Monday, Oct. 17, 1988

The New Season: Boomers and Humors

By Richard Zoglin

How tough are times for the networks? Just look at the plight of two of TV's most cherished stars, both returning in CBS sitcoms this fall: Mary Tyler Moore and Dick Van Dyke. The pilot episode of The Van Dyke Show (in which Dick plays a Broadway star who helps his son run a regional theater) had to be scrapped and redone when the network decided it wasn't funny enough. Mary's comeback vehicle (she plays a divorced mother who marries a structural engineer with children of his own) also had to be reworked when the producers switched the actor playing Mary's husband. Even after Oct. 26, when both shows struggle onto the air, they will face the daunting task of competing against ABC's high-rated Growing Pains and Head of the Class on Wednesdays. Their prospects: doubtful at best.

When even big stars do not ensure big audiences, what's a network to do? Strike out in bold new directions, some would say. Play it conservatively, network programmers seem to be responding this fall. By late November, when the strike-impaired season finally musters a quorum of new shows, viewers will find little that is adventurous or likely to lure them back from the increasingly aggressive competition.

The season's most highly touted new drama may be its biggest disappointment. Tattingers, co-created by St. Elsewhere executive producer Bruce Paltrow, is set in a posh Manhattan restaurant. But while striving for Park Avenue glamour, this NBC show has picked up its plots from Gimbels basement. Super- rich restaurateur Nick Tattinger (Stephen Collins) returns from a stay in Europe and sets about reviving the fortunes of his eatery, fending off a developer trying to strong-arm him into selling out and attempting to smooth relations with his high-society ex-wife (Blythe Danner, one of several good actors wasted). "This town -- it just brings out the extremes in me," says Nick. And in Tattingers as well. The '80s genre of tony ensemble dramas, which started with Hill Street Blues and runs through L.A. Law, has finally crossed paths with Dynasty's low-road glitz.

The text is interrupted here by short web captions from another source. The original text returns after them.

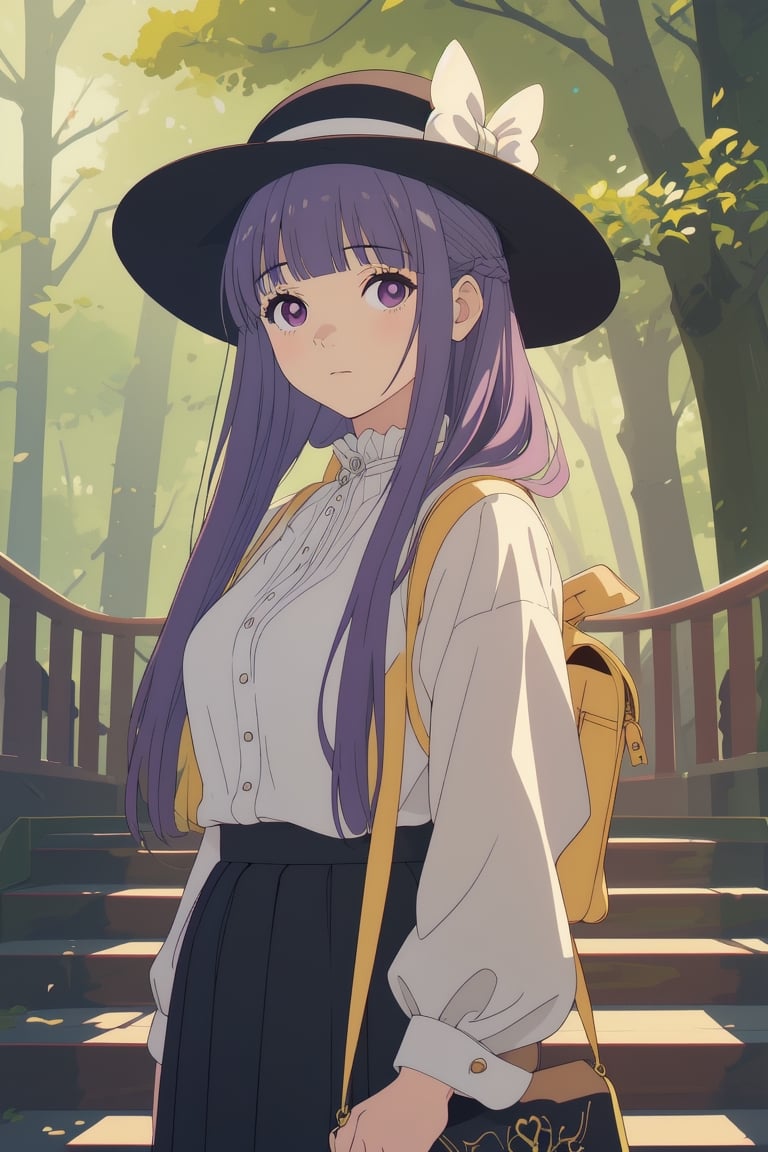 masterpiece,illustration,ray tracing,finely detailed,best detailed,Clear picture,intricate details,highlight,
anime,
gothic architecture,
looking at viewer,

nature,gothic architecture,bird,the lakeside in the heart of the forest,the staircase of the balcony,

NikkeRei,
1girl,loli,baby,long hair,hat,light purple hair,
yellow bow,yellow bag,skirt,upper body,
NikkePenguin,Penguin,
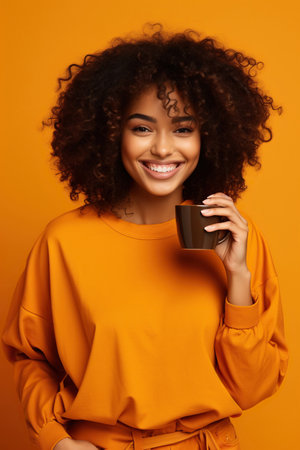Happy African American woman with cup of coffee on orange backgroundの素材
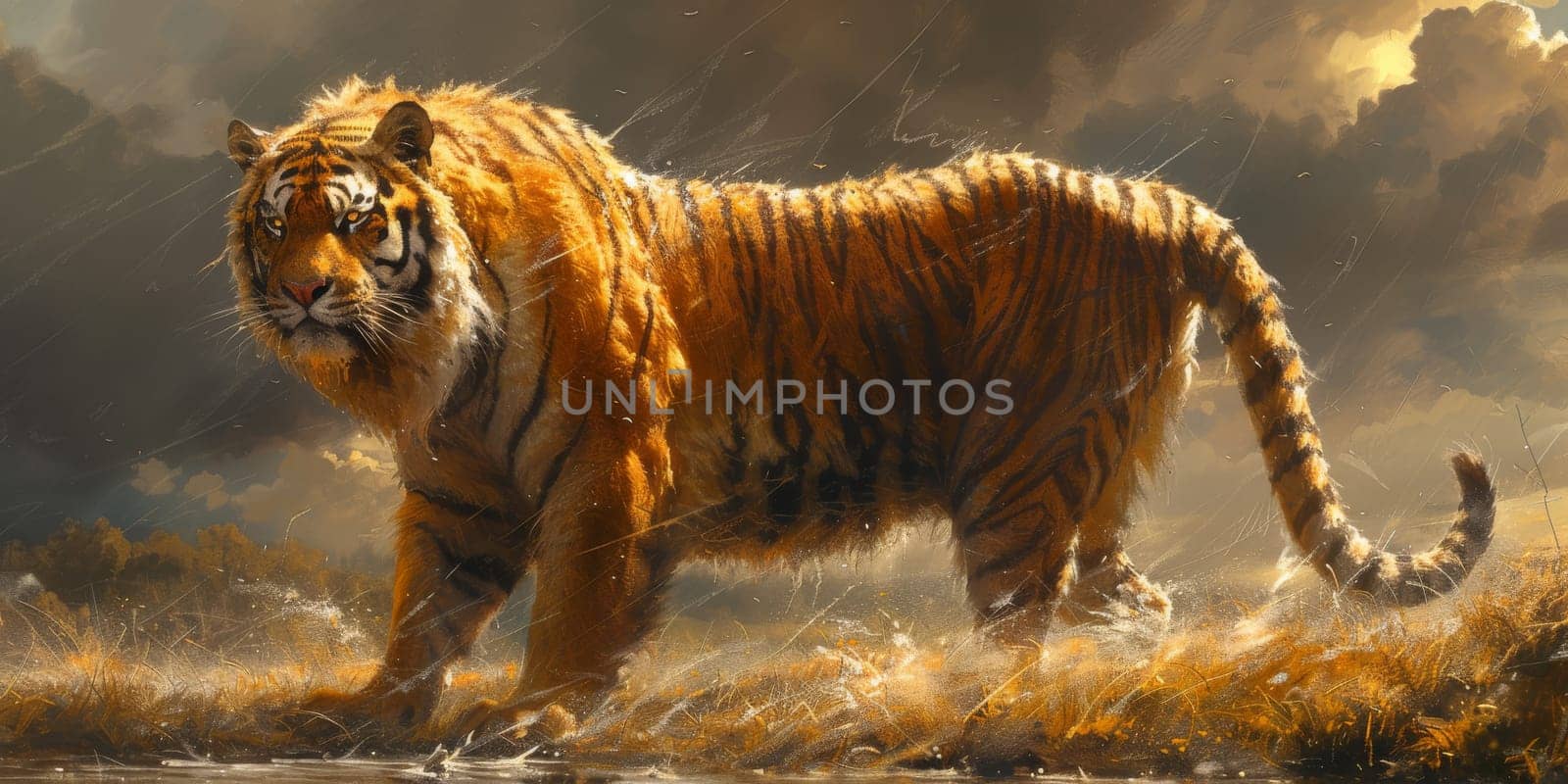 Painting of a tiger with oil technique. Wall art. by Benzoix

Another new drama, CBS's Almost Grown, takes its cue from last season's yuppie success thirtysomething. The two-hour premiere chronicles three decades in the relationship of a New Jersey couple played by Timothy Daly and Eve Gordon. They date in high school during the early '60s (Motown music on the sound track), live together as rebellious college students (psychedelic rock), marry to satisfy their parents and eventually divorce. The bouffant hairdos and nerdy wisecracks lend fun to the flashbacks, but Daly and Gordon face such predictable life crises that one might be reading a textbook on the generic baby boomer. Almost Grown will not reach maturity until it addresses more individual, and compelling, problems.

Sitcoms, too, are playing it safe this fall; the ambitious "dramedies" of the past few seasons have mostly been supplanted by old-fashioned gag comedies. That isn't necessarily bad. The season's funniest new show, NBC's Dear John, hardly advances the art of the sitcom, but it surely restocks it with human-scale humor. Judd Hirsch stars as a divorced schoolteacher gingerly exploring the single life. On his first visit to a singles group, he meets a sly assemblage of oddballs, including a group leader fixated on sex and a hilariously sleazy skirt chaser (Jere Burns doing Dan Aykroyd's E. Buzz Miller). Executive producer Ed. Weinberger (Mary Tyler Moore) and Director James Burrows (Taxi) are masters at milking a gag till it comes out grade A, and Hirsch's deadpan timing has never been more acute.

Dear John is just one of a slew of new shows that focus on not-so-swinging singles. Single dad James Naughton copes (tediously) with a teenage daughter in CBS's Raising Miranda, and Richard Mulligan mugs (insufferably) as a middle-aged widower in NBC's Empty Nest. Meanwhile, Kate Jackson reprises Diane Keaton's role as a Manhattan yuppie trying to juggle a baby and a high- pressure corporate job in NBC's Baby Boom. The pilot episode plays too much like a Reader's Digest version of the movie (both written by Charles Shyer and Nancy Meyers). But this satire of motherhood in the fast lane can be clever: Mom tells little Elizabeth over the phone, "I'll be home in half a Sesame Street." The Big Band music and Woody Allen-like intertitles give Baby Boom a stylish, non-sitcomy sheen.

The main upholder of the traditional nuclear family this fall is Roseanne. Pudgy comedian Roseanne Barr plays a working-class mom grappling with a dull factory job, three hyperactive kids and her lazy but lovable porker of a husband (John Goodman). Barr's sullen sarcasm -- a cross between Erma Bombeck and Alice Kramden -- is a cry of revolt against years of cheery sitcom parents. Says Mom after the kids run out the door: "Quick, they're gone. Change the locks."

But beware exaggerated claims for this amusing, one-note series. The working-class ambience doesn't have the authenticity of The Honeymooners or the bite of All in the Family. And Barr, a veteran of comedy clubs, grins at too many of her own jokes. With its surefire time period (following ABC's hit Who's the Boss?), the show stands a good chance of success, but the days of whine and Roseanne could soon grow tiresome. R.Z.